How Trezor Bridge works, why it matters, and how to stay secure.
Trezor Bridge is (or historically was) the small companion software that allowed a web browser or desktop application to communicate securely with a Trezor hardware wallet over USB. It acted as a local transport layer that translates between your Trezor device and web apps (for example, Trezor Suite in web mode), enabling operations such as account viewing, transaction signing and firmware updates.
Browsers intentionally restrict direct USB/HID access for security. A local bridge server safely mediates those communications, enforcing origin checks and helping ensure only authorized pages can talk to your hardware wallet.
Important: Trezor has moved much of its user-facing functionality into the official Trezor Suite. The standalone Bridge has been deprecated and users are encouraged to migrate to the Suite (or to newer transport methods supported by modern devices). This transition improves the overall user experience and simplifies support.

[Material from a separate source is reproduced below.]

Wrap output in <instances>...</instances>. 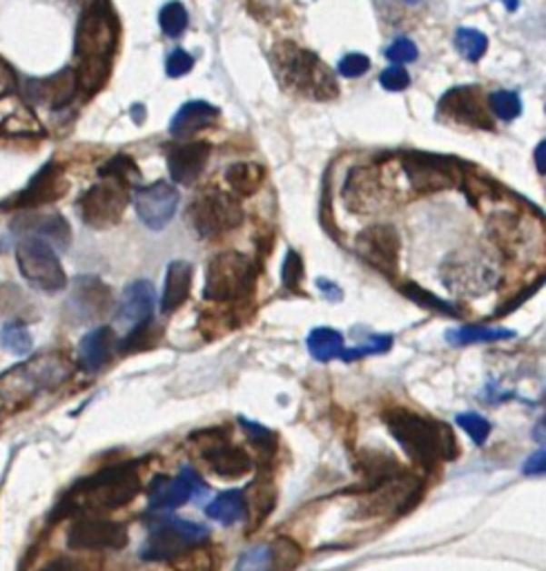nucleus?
I'll return each mask as SVG.
<instances>
[{"mask_svg": "<svg viewBox=\"0 0 546 571\" xmlns=\"http://www.w3.org/2000/svg\"><path fill=\"white\" fill-rule=\"evenodd\" d=\"M78 87L76 70H63L56 76L41 78V81H27L25 95L34 103H47L49 107H63L74 98Z\"/></svg>", "mask_w": 546, "mask_h": 571, "instance_id": "5701e85b", "label": "nucleus"}, {"mask_svg": "<svg viewBox=\"0 0 546 571\" xmlns=\"http://www.w3.org/2000/svg\"><path fill=\"white\" fill-rule=\"evenodd\" d=\"M130 188L125 179L114 175H103V181L92 185L78 199V213L90 228L105 230L123 219V213L130 201Z\"/></svg>", "mask_w": 546, "mask_h": 571, "instance_id": "6e6552de", "label": "nucleus"}, {"mask_svg": "<svg viewBox=\"0 0 546 571\" xmlns=\"http://www.w3.org/2000/svg\"><path fill=\"white\" fill-rule=\"evenodd\" d=\"M112 306V290L98 277H78L70 297L65 302V313L72 324L96 322Z\"/></svg>", "mask_w": 546, "mask_h": 571, "instance_id": "2eb2a0df", "label": "nucleus"}, {"mask_svg": "<svg viewBox=\"0 0 546 571\" xmlns=\"http://www.w3.org/2000/svg\"><path fill=\"white\" fill-rule=\"evenodd\" d=\"M188 219L192 228L201 237H219L228 230L239 228L243 221V208L233 195H225L221 190H210L192 201L188 210Z\"/></svg>", "mask_w": 546, "mask_h": 571, "instance_id": "9d476101", "label": "nucleus"}, {"mask_svg": "<svg viewBox=\"0 0 546 571\" xmlns=\"http://www.w3.org/2000/svg\"><path fill=\"white\" fill-rule=\"evenodd\" d=\"M116 47V23L103 3H92L76 25L74 54L78 58V85L85 92H96L110 72L112 54Z\"/></svg>", "mask_w": 546, "mask_h": 571, "instance_id": "f257e3e1", "label": "nucleus"}, {"mask_svg": "<svg viewBox=\"0 0 546 571\" xmlns=\"http://www.w3.org/2000/svg\"><path fill=\"white\" fill-rule=\"evenodd\" d=\"M14 228L47 239L49 244H56L58 248L70 245V224L61 215H23L21 219H16Z\"/></svg>", "mask_w": 546, "mask_h": 571, "instance_id": "393cba45", "label": "nucleus"}, {"mask_svg": "<svg viewBox=\"0 0 546 571\" xmlns=\"http://www.w3.org/2000/svg\"><path fill=\"white\" fill-rule=\"evenodd\" d=\"M442 282L451 290L466 295H480L498 284V273L493 265L477 262V259H452L442 265Z\"/></svg>", "mask_w": 546, "mask_h": 571, "instance_id": "f3484780", "label": "nucleus"}, {"mask_svg": "<svg viewBox=\"0 0 546 571\" xmlns=\"http://www.w3.org/2000/svg\"><path fill=\"white\" fill-rule=\"evenodd\" d=\"M74 376V364L65 353H41L16 364L0 376V400L25 402L38 393L61 386Z\"/></svg>", "mask_w": 546, "mask_h": 571, "instance_id": "39448f33", "label": "nucleus"}, {"mask_svg": "<svg viewBox=\"0 0 546 571\" xmlns=\"http://www.w3.org/2000/svg\"><path fill=\"white\" fill-rule=\"evenodd\" d=\"M0 344L14 356H25L32 351V333L23 322H5L0 328Z\"/></svg>", "mask_w": 546, "mask_h": 571, "instance_id": "473e14b6", "label": "nucleus"}, {"mask_svg": "<svg viewBox=\"0 0 546 571\" xmlns=\"http://www.w3.org/2000/svg\"><path fill=\"white\" fill-rule=\"evenodd\" d=\"M239 422H241V426H243V431L248 433L250 440H253L254 449L262 453L263 457L273 456V451H274V436H273V433H270V428L257 425V422H248V420H239Z\"/></svg>", "mask_w": 546, "mask_h": 571, "instance_id": "e433bc0d", "label": "nucleus"}, {"mask_svg": "<svg viewBox=\"0 0 546 571\" xmlns=\"http://www.w3.org/2000/svg\"><path fill=\"white\" fill-rule=\"evenodd\" d=\"M201 460L221 477H241L253 471V457L241 446H234L223 431L210 428L192 436Z\"/></svg>", "mask_w": 546, "mask_h": 571, "instance_id": "9b49d317", "label": "nucleus"}, {"mask_svg": "<svg viewBox=\"0 0 546 571\" xmlns=\"http://www.w3.org/2000/svg\"><path fill=\"white\" fill-rule=\"evenodd\" d=\"M455 45H457V49H460V54L466 58V61L475 63L486 54V47H489V38H486L481 32H477V29L462 27V29H457V34H455Z\"/></svg>", "mask_w": 546, "mask_h": 571, "instance_id": "72a5a7b5", "label": "nucleus"}, {"mask_svg": "<svg viewBox=\"0 0 546 571\" xmlns=\"http://www.w3.org/2000/svg\"><path fill=\"white\" fill-rule=\"evenodd\" d=\"M383 422L404 451L417 465L431 466L440 465V460H452L460 453L457 440L446 425L432 422L406 408H392L383 413Z\"/></svg>", "mask_w": 546, "mask_h": 571, "instance_id": "7ed1b4c3", "label": "nucleus"}, {"mask_svg": "<svg viewBox=\"0 0 546 571\" xmlns=\"http://www.w3.org/2000/svg\"><path fill=\"white\" fill-rule=\"evenodd\" d=\"M16 90V76H14L12 67L5 61H0V98L9 96Z\"/></svg>", "mask_w": 546, "mask_h": 571, "instance_id": "09e8293b", "label": "nucleus"}, {"mask_svg": "<svg viewBox=\"0 0 546 571\" xmlns=\"http://www.w3.org/2000/svg\"><path fill=\"white\" fill-rule=\"evenodd\" d=\"M67 545L76 551L123 549L127 545V526L114 520H103L98 516L78 518L67 534Z\"/></svg>", "mask_w": 546, "mask_h": 571, "instance_id": "4468645a", "label": "nucleus"}, {"mask_svg": "<svg viewBox=\"0 0 546 571\" xmlns=\"http://www.w3.org/2000/svg\"><path fill=\"white\" fill-rule=\"evenodd\" d=\"M406 3H420V0H406Z\"/></svg>", "mask_w": 546, "mask_h": 571, "instance_id": "6e6d98bb", "label": "nucleus"}, {"mask_svg": "<svg viewBox=\"0 0 546 571\" xmlns=\"http://www.w3.org/2000/svg\"><path fill=\"white\" fill-rule=\"evenodd\" d=\"M491 110H493L501 121H511V119H515V116H520V112H522V103H520V98L515 92L501 90L491 96Z\"/></svg>", "mask_w": 546, "mask_h": 571, "instance_id": "c9c22d12", "label": "nucleus"}, {"mask_svg": "<svg viewBox=\"0 0 546 571\" xmlns=\"http://www.w3.org/2000/svg\"><path fill=\"white\" fill-rule=\"evenodd\" d=\"M368 70H371V58L363 56V54H348L339 63V74L346 78L363 76Z\"/></svg>", "mask_w": 546, "mask_h": 571, "instance_id": "37998d69", "label": "nucleus"}, {"mask_svg": "<svg viewBox=\"0 0 546 571\" xmlns=\"http://www.w3.org/2000/svg\"><path fill=\"white\" fill-rule=\"evenodd\" d=\"M210 531L204 525L190 520L164 516L150 523V536L143 545L141 558L159 563V560H174L179 556L190 554L208 540Z\"/></svg>", "mask_w": 546, "mask_h": 571, "instance_id": "423d86ee", "label": "nucleus"}, {"mask_svg": "<svg viewBox=\"0 0 546 571\" xmlns=\"http://www.w3.org/2000/svg\"><path fill=\"white\" fill-rule=\"evenodd\" d=\"M386 58L392 63H411L417 58V47L415 43L408 41V38H397L391 47L386 49Z\"/></svg>", "mask_w": 546, "mask_h": 571, "instance_id": "49530a36", "label": "nucleus"}, {"mask_svg": "<svg viewBox=\"0 0 546 571\" xmlns=\"http://www.w3.org/2000/svg\"><path fill=\"white\" fill-rule=\"evenodd\" d=\"M308 351L310 356L319 362H328L333 357H342L343 353V337L342 333L333 328H314L308 335Z\"/></svg>", "mask_w": 546, "mask_h": 571, "instance_id": "7c9ffc66", "label": "nucleus"}, {"mask_svg": "<svg viewBox=\"0 0 546 571\" xmlns=\"http://www.w3.org/2000/svg\"><path fill=\"white\" fill-rule=\"evenodd\" d=\"M192 277H194V270H192V264L188 262L179 259V262H172L167 265L164 295H161V310L165 315L184 306L192 290Z\"/></svg>", "mask_w": 546, "mask_h": 571, "instance_id": "bb28decb", "label": "nucleus"}, {"mask_svg": "<svg viewBox=\"0 0 546 571\" xmlns=\"http://www.w3.org/2000/svg\"><path fill=\"white\" fill-rule=\"evenodd\" d=\"M380 83L383 87H386L388 92H402V90H406L408 85H411V76H408V72L404 70V67L395 65V67H388V70L382 72Z\"/></svg>", "mask_w": 546, "mask_h": 571, "instance_id": "a18cd8bd", "label": "nucleus"}, {"mask_svg": "<svg viewBox=\"0 0 546 571\" xmlns=\"http://www.w3.org/2000/svg\"><path fill=\"white\" fill-rule=\"evenodd\" d=\"M188 12H185V7L181 3H167L159 12L161 29L170 38H179L185 32V27H188Z\"/></svg>", "mask_w": 546, "mask_h": 571, "instance_id": "f704fd0d", "label": "nucleus"}, {"mask_svg": "<svg viewBox=\"0 0 546 571\" xmlns=\"http://www.w3.org/2000/svg\"><path fill=\"white\" fill-rule=\"evenodd\" d=\"M154 304H156L154 286L150 282L130 284L125 288V293H123V302L119 304L116 322H119V326L127 328V333L134 331V328L143 326V324L152 322Z\"/></svg>", "mask_w": 546, "mask_h": 571, "instance_id": "412c9836", "label": "nucleus"}, {"mask_svg": "<svg viewBox=\"0 0 546 571\" xmlns=\"http://www.w3.org/2000/svg\"><path fill=\"white\" fill-rule=\"evenodd\" d=\"M391 342L392 339L388 337V335H377V337L368 339V344H363V346L351 348V351H343L342 359L351 362V359H359V357H366V356H375V353H383V351H388V348H391Z\"/></svg>", "mask_w": 546, "mask_h": 571, "instance_id": "ea45409f", "label": "nucleus"}, {"mask_svg": "<svg viewBox=\"0 0 546 571\" xmlns=\"http://www.w3.org/2000/svg\"><path fill=\"white\" fill-rule=\"evenodd\" d=\"M357 253L382 273H392L400 262V235L388 225H372L363 230L355 244Z\"/></svg>", "mask_w": 546, "mask_h": 571, "instance_id": "6ab92c4d", "label": "nucleus"}, {"mask_svg": "<svg viewBox=\"0 0 546 571\" xmlns=\"http://www.w3.org/2000/svg\"><path fill=\"white\" fill-rule=\"evenodd\" d=\"M92 3H103V0H92Z\"/></svg>", "mask_w": 546, "mask_h": 571, "instance_id": "4d7b16f0", "label": "nucleus"}, {"mask_svg": "<svg viewBox=\"0 0 546 571\" xmlns=\"http://www.w3.org/2000/svg\"><path fill=\"white\" fill-rule=\"evenodd\" d=\"M18 270L34 288L43 293H58L67 286V275L61 259L54 253V245L47 239L27 235L16 245Z\"/></svg>", "mask_w": 546, "mask_h": 571, "instance_id": "1a4fd4ad", "label": "nucleus"}, {"mask_svg": "<svg viewBox=\"0 0 546 571\" xmlns=\"http://www.w3.org/2000/svg\"><path fill=\"white\" fill-rule=\"evenodd\" d=\"M273 565V547H257L241 558L239 567H253V569H262V567H270Z\"/></svg>", "mask_w": 546, "mask_h": 571, "instance_id": "de8ad7c7", "label": "nucleus"}, {"mask_svg": "<svg viewBox=\"0 0 546 571\" xmlns=\"http://www.w3.org/2000/svg\"><path fill=\"white\" fill-rule=\"evenodd\" d=\"M141 477L134 465H119L98 471L96 476L76 482L58 505L56 516L72 514H101L130 505L139 496Z\"/></svg>", "mask_w": 546, "mask_h": 571, "instance_id": "f03ea898", "label": "nucleus"}, {"mask_svg": "<svg viewBox=\"0 0 546 571\" xmlns=\"http://www.w3.org/2000/svg\"><path fill=\"white\" fill-rule=\"evenodd\" d=\"M205 514H208V518L225 526L241 523L248 516V498H245L243 491H225L205 506Z\"/></svg>", "mask_w": 546, "mask_h": 571, "instance_id": "c85d7f7f", "label": "nucleus"}, {"mask_svg": "<svg viewBox=\"0 0 546 571\" xmlns=\"http://www.w3.org/2000/svg\"><path fill=\"white\" fill-rule=\"evenodd\" d=\"M216 119H219V107L205 101H190L174 115L170 132L176 139H184V136H192L194 132L210 127Z\"/></svg>", "mask_w": 546, "mask_h": 571, "instance_id": "a878e982", "label": "nucleus"}, {"mask_svg": "<svg viewBox=\"0 0 546 571\" xmlns=\"http://www.w3.org/2000/svg\"><path fill=\"white\" fill-rule=\"evenodd\" d=\"M501 3L506 5V9H509V12H515V9H518V5H520V0H501Z\"/></svg>", "mask_w": 546, "mask_h": 571, "instance_id": "5fc2aeb1", "label": "nucleus"}, {"mask_svg": "<svg viewBox=\"0 0 546 571\" xmlns=\"http://www.w3.org/2000/svg\"><path fill=\"white\" fill-rule=\"evenodd\" d=\"M67 188L70 185H67L65 175H63V167L56 164H47L34 176L32 184L21 195H16V199L5 205V208H41V205H47L52 201H58L61 196H65Z\"/></svg>", "mask_w": 546, "mask_h": 571, "instance_id": "aec40b11", "label": "nucleus"}, {"mask_svg": "<svg viewBox=\"0 0 546 571\" xmlns=\"http://www.w3.org/2000/svg\"><path fill=\"white\" fill-rule=\"evenodd\" d=\"M254 284V264L245 255L221 253L213 257L205 273V299L216 304L237 302L253 290Z\"/></svg>", "mask_w": 546, "mask_h": 571, "instance_id": "0eeeda50", "label": "nucleus"}, {"mask_svg": "<svg viewBox=\"0 0 546 571\" xmlns=\"http://www.w3.org/2000/svg\"><path fill=\"white\" fill-rule=\"evenodd\" d=\"M533 437H535V440H538V442H542V445H546V420H542L538 426H535Z\"/></svg>", "mask_w": 546, "mask_h": 571, "instance_id": "864d4df0", "label": "nucleus"}, {"mask_svg": "<svg viewBox=\"0 0 546 571\" xmlns=\"http://www.w3.org/2000/svg\"><path fill=\"white\" fill-rule=\"evenodd\" d=\"M440 115L444 119L462 123V125L484 127V130L493 127V121L481 103L477 87H455V90L446 92L440 101Z\"/></svg>", "mask_w": 546, "mask_h": 571, "instance_id": "a211bd4d", "label": "nucleus"}, {"mask_svg": "<svg viewBox=\"0 0 546 571\" xmlns=\"http://www.w3.org/2000/svg\"><path fill=\"white\" fill-rule=\"evenodd\" d=\"M176 205H179V192L167 181H156L134 192L136 215L150 230H164L174 219Z\"/></svg>", "mask_w": 546, "mask_h": 571, "instance_id": "dca6fc26", "label": "nucleus"}, {"mask_svg": "<svg viewBox=\"0 0 546 571\" xmlns=\"http://www.w3.org/2000/svg\"><path fill=\"white\" fill-rule=\"evenodd\" d=\"M319 288H322V293H326L331 299H342V290L334 288V284H328V282H323V279H319Z\"/></svg>", "mask_w": 546, "mask_h": 571, "instance_id": "603ef678", "label": "nucleus"}, {"mask_svg": "<svg viewBox=\"0 0 546 571\" xmlns=\"http://www.w3.org/2000/svg\"><path fill=\"white\" fill-rule=\"evenodd\" d=\"M210 152H213V147L205 141H190L174 147L167 155V167H170L172 179L181 185L194 184L208 165Z\"/></svg>", "mask_w": 546, "mask_h": 571, "instance_id": "4be33fe9", "label": "nucleus"}, {"mask_svg": "<svg viewBox=\"0 0 546 571\" xmlns=\"http://www.w3.org/2000/svg\"><path fill=\"white\" fill-rule=\"evenodd\" d=\"M524 474L526 476L546 474V451L535 453V456H531L529 460L524 462Z\"/></svg>", "mask_w": 546, "mask_h": 571, "instance_id": "8fccbe9b", "label": "nucleus"}, {"mask_svg": "<svg viewBox=\"0 0 546 571\" xmlns=\"http://www.w3.org/2000/svg\"><path fill=\"white\" fill-rule=\"evenodd\" d=\"M116 346V335L112 328L101 326L94 328L83 337L81 346H78V362L87 373H94L107 364Z\"/></svg>", "mask_w": 546, "mask_h": 571, "instance_id": "b1692460", "label": "nucleus"}, {"mask_svg": "<svg viewBox=\"0 0 546 571\" xmlns=\"http://www.w3.org/2000/svg\"><path fill=\"white\" fill-rule=\"evenodd\" d=\"M377 195V176L372 175L368 167H355V170L348 175L346 188H343V196H346L348 208L362 213L371 205V201Z\"/></svg>", "mask_w": 546, "mask_h": 571, "instance_id": "cd10ccee", "label": "nucleus"}, {"mask_svg": "<svg viewBox=\"0 0 546 571\" xmlns=\"http://www.w3.org/2000/svg\"><path fill=\"white\" fill-rule=\"evenodd\" d=\"M406 295L408 297H412L415 302L420 304H426V306H432L435 310H442V313H451V315H460V310H457L455 306H451V304L442 302L440 297H435V295L426 293L422 286H415V284H406Z\"/></svg>", "mask_w": 546, "mask_h": 571, "instance_id": "a19ab883", "label": "nucleus"}, {"mask_svg": "<svg viewBox=\"0 0 546 571\" xmlns=\"http://www.w3.org/2000/svg\"><path fill=\"white\" fill-rule=\"evenodd\" d=\"M457 425L464 428L471 437H473L475 445H484V442L489 440L491 425L484 420V417L477 416V413H462V416H457Z\"/></svg>", "mask_w": 546, "mask_h": 571, "instance_id": "4c0bfd02", "label": "nucleus"}, {"mask_svg": "<svg viewBox=\"0 0 546 571\" xmlns=\"http://www.w3.org/2000/svg\"><path fill=\"white\" fill-rule=\"evenodd\" d=\"M103 175L121 176V179H125L130 185H134L136 181L141 179L139 167L134 165V161H132L130 156H116V159H112L110 164H107V165L101 170V176H103Z\"/></svg>", "mask_w": 546, "mask_h": 571, "instance_id": "58836bf2", "label": "nucleus"}, {"mask_svg": "<svg viewBox=\"0 0 546 571\" xmlns=\"http://www.w3.org/2000/svg\"><path fill=\"white\" fill-rule=\"evenodd\" d=\"M208 486L199 476L185 466L176 477L159 476L147 486V505L152 511H172L184 506L192 498H204Z\"/></svg>", "mask_w": 546, "mask_h": 571, "instance_id": "ddd939ff", "label": "nucleus"}, {"mask_svg": "<svg viewBox=\"0 0 546 571\" xmlns=\"http://www.w3.org/2000/svg\"><path fill=\"white\" fill-rule=\"evenodd\" d=\"M192 67H194V58H192L188 52H184V49H174L165 61V72L167 76L172 78L185 76Z\"/></svg>", "mask_w": 546, "mask_h": 571, "instance_id": "c03bdc74", "label": "nucleus"}, {"mask_svg": "<svg viewBox=\"0 0 546 571\" xmlns=\"http://www.w3.org/2000/svg\"><path fill=\"white\" fill-rule=\"evenodd\" d=\"M274 74L285 90L313 101H331L339 95L331 67L308 49L294 43H279L270 54Z\"/></svg>", "mask_w": 546, "mask_h": 571, "instance_id": "20e7f679", "label": "nucleus"}, {"mask_svg": "<svg viewBox=\"0 0 546 571\" xmlns=\"http://www.w3.org/2000/svg\"><path fill=\"white\" fill-rule=\"evenodd\" d=\"M402 165H404L408 181H411L412 190L417 195H431V192L446 190L460 181V164H455L452 159L412 152V155L404 156Z\"/></svg>", "mask_w": 546, "mask_h": 571, "instance_id": "f8f14e48", "label": "nucleus"}, {"mask_svg": "<svg viewBox=\"0 0 546 571\" xmlns=\"http://www.w3.org/2000/svg\"><path fill=\"white\" fill-rule=\"evenodd\" d=\"M535 165L542 175H546V141L540 143L538 150H535Z\"/></svg>", "mask_w": 546, "mask_h": 571, "instance_id": "3c124183", "label": "nucleus"}, {"mask_svg": "<svg viewBox=\"0 0 546 571\" xmlns=\"http://www.w3.org/2000/svg\"><path fill=\"white\" fill-rule=\"evenodd\" d=\"M303 277V264L294 250H288L283 262V286L290 290H297Z\"/></svg>", "mask_w": 546, "mask_h": 571, "instance_id": "79ce46f5", "label": "nucleus"}, {"mask_svg": "<svg viewBox=\"0 0 546 571\" xmlns=\"http://www.w3.org/2000/svg\"><path fill=\"white\" fill-rule=\"evenodd\" d=\"M513 337V331L509 328H484V326H460L446 333V339L455 346H466V344L477 342H495V339Z\"/></svg>", "mask_w": 546, "mask_h": 571, "instance_id": "2f4dec72", "label": "nucleus"}, {"mask_svg": "<svg viewBox=\"0 0 546 571\" xmlns=\"http://www.w3.org/2000/svg\"><path fill=\"white\" fill-rule=\"evenodd\" d=\"M263 167L259 164H234L225 172V181L233 188L234 195L250 196L254 195L263 184Z\"/></svg>", "mask_w": 546, "mask_h": 571, "instance_id": "c756f323", "label": "nucleus"}]
</instances>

The main risks are running tampered software or malicious web pages. Mitigations: always download Bridge/Suite from official sources, verify signatures where provided, keep firmware up to date, and confirm transactions on the hardware device screen.
Prefer using the official Trezor Suite desktop app for a smoother experience; Suite bundles or integrates the necessary transport layer as appropriate for your OS. If you require standalone Bridge for a particular legacy workflow, follow the official uninstall/installation guidance in the Trezor docs before proceeding.
Modern Trezor devices support WebUSB or other transport methods that reduce the need for Bridge in many setups — but dependencies vary by browser and OS. If a web app asks for Bridge, use only the official installer and validate it with the published guidance.